Requirement —
Write down every line of the listing below, keeping each one unchanged and in its original order.

— start of Data in this exercise —

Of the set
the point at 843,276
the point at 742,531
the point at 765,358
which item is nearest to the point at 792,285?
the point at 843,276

— end of Data in this exercise —

Exercise answer —
Of the set
the point at 843,276
the point at 742,531
the point at 765,358
which item is nearest to the point at 792,285?
the point at 843,276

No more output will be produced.